DATASETS
Public dataset can be found here:
https://www.kaggle.com/datasets/ramjasmaurya/top-1000-social-media-channels?resource=download
ABOUT DATA SET
The dataset I’m working with highlights the top 1,000 social media influencers on Instagram and YouTube from March to December 2022. Sourced from Kaggle, it offers insights into how different categories and platform sizes affect engagement. For Instagram, I focused on data like usernames, follower counts, average engagement rates, and associated categories. For YouTube, the dataset includes channel names, subscriber counts, average views, likes, comments, and corresponding categories. These platforms were split into two separate datasets which I compared against each other.
​
​
​
​
​
​
​
​
​
By using this data, I am able to observe and understand how users utilize social media and how that affects their consumption habits. Rugrien (2023) discusses in her Social Media Trend 2023: Short-form VS Long-form Video how social media serves different purposes for different users—whether it’s staying connected with friends and family, cultivating an online persona, or keeping up with news and trends. These motivations shape each user’s experience and journey through social media. With this dataset, I can explore how categories perform differently on each platform and how user behavior adapts to different content formats.

Top Instagram Influencers 2022 Dataset (Partial)
Cleaning Dataset
To make the datasets usable, I cleaned and reorganized the information using Python in Google Colab. One challenge was that influencers were often associated with multiple categories, either combined into one data point or scattered across several columns. To address this, I split the categories using non-alphabetical characters and “exploded” the data so that each Influencer’s category had its own row. Some of the categories were listed in phrases, so I also had to replace those with a more succinct word to create an easier data point to analyze (ex: sports with a ball -> sports).
​
Another hurdle was the number of categories was over 50, and some with fewer than five influencers associated. This made it hard to meaningfully analyze trends. To simplify this, I grouped the categories into seven broader bins: entertainment (art, music, movies, humor), lifestyle (fitness, health, travel, daily vlogs), fashion & beauty (fashion, modeling, beauty), food & cooking, technology & science, business & finance, and animals & nature.

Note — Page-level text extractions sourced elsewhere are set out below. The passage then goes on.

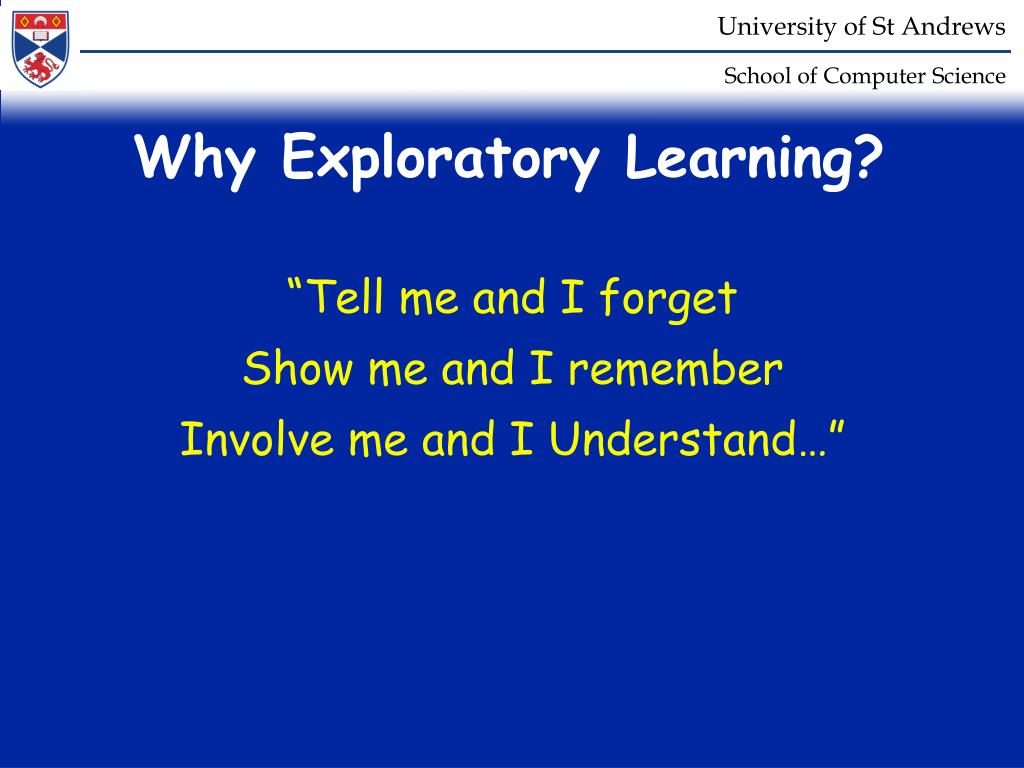 University of St Andrews

School of Computer Science

Why Exploratory Learning?

“Tell me and I forget
Show me and I remember
Involve me and I Understand…”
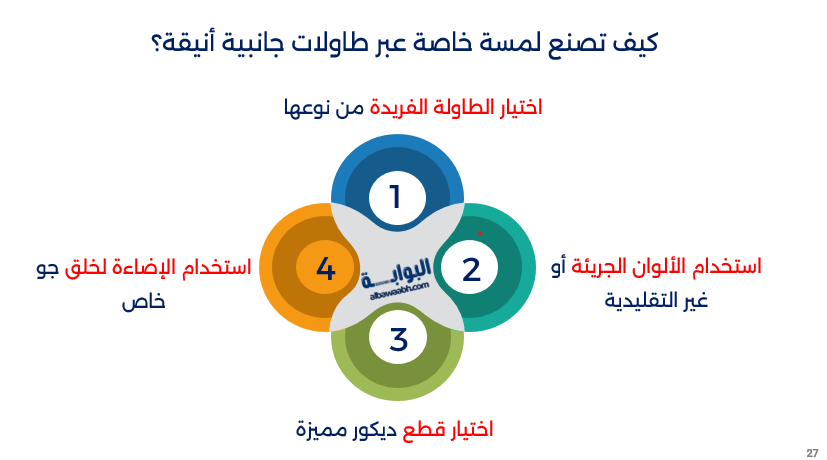 كيف تصنع لمسة خاصة عبر طاولات جانبية أنيقة؟

اختيار الطاولة الفريدة من نوعها

1

استخدام الألوان الجريئة أو غير التقليدية

2

اختيار قطع ديكور مميزة

3

استخدام الإضاءة لخلق جو خاص

4

البوابة
albawaabh.com

27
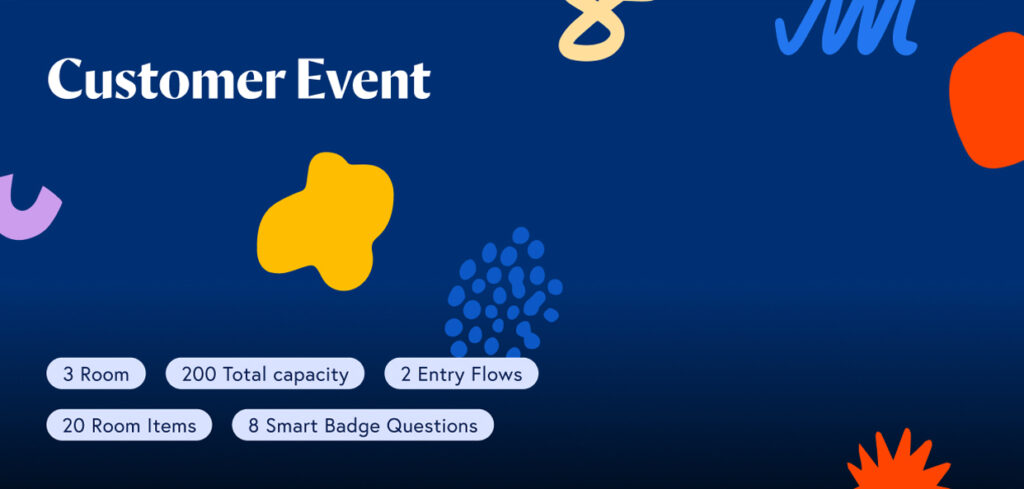 Customer Event

3 Room
200 Total capacity
2 Entry Flows
20 Room Items
8 Smart Badge Questions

These general categories made it easier to identify trends and understand how each genre performs across platforms.
ABOUT SCRAPED DATA
Along with the dataset I sourced from Kaggle, I supplemented my research with additional data I scraped using APIfy. This provided a crucial middle ground for analyzing the rise of short-form content on Instagram and YouTube, specifically through Reels and Shorts. For my scraped data, I focused on influencers either already included in my Kaggle dataset or others who aligned with one of the seven general category bins I had identified earlier. I selected two influencers per platform for each category, resulting in approximately 3,700 data points on Instagram Reels and about 4,000 data points on YouTube Shorts.
​
This additional dataset allows me to directly compare how each platform treats the same content format across different categories. With short-form content becoming increasingly popular, platforms like Instagram and YouTube have integrated their unique approaches—Reels and Shorts, respectively—to cater to evolving audience preferences. By including this data, I can explore how engagement varies not only between platforms but also within categories for short-form video content.​
Why This Data is Relevant
This data is key to understanding how content format impacts influencer engagement across platforms and categories. By examining short-form content, I can investigate whether its rise aligns with shifts in audience behavior and platform strategies. For instance, do categories like entertainment or fashion & beauty perform better on Instagram Reels, which is photo-centric at its core, or on YouTube Shorts, a video-first platform? Additionally, this data allows me to analyze whether short-form content levels the playing field for smaller influencers or if audience size still significantly dictates engagement trends.
Cleaning Dataset
For this scraped dataset, I didn’t need to do extensive cleaning since I had control over which specific data I collected during the scraping process. However, one step I did make sure to do was hydrating the dataset. The Reels scraper didn’t include follower counts for each user, so I retrieved this data separately and mapped it back to the dataset using Python in Google Colab. From there, I was able to calculate and add columns for average engagement, enabling a deeper analysis through data visualizations.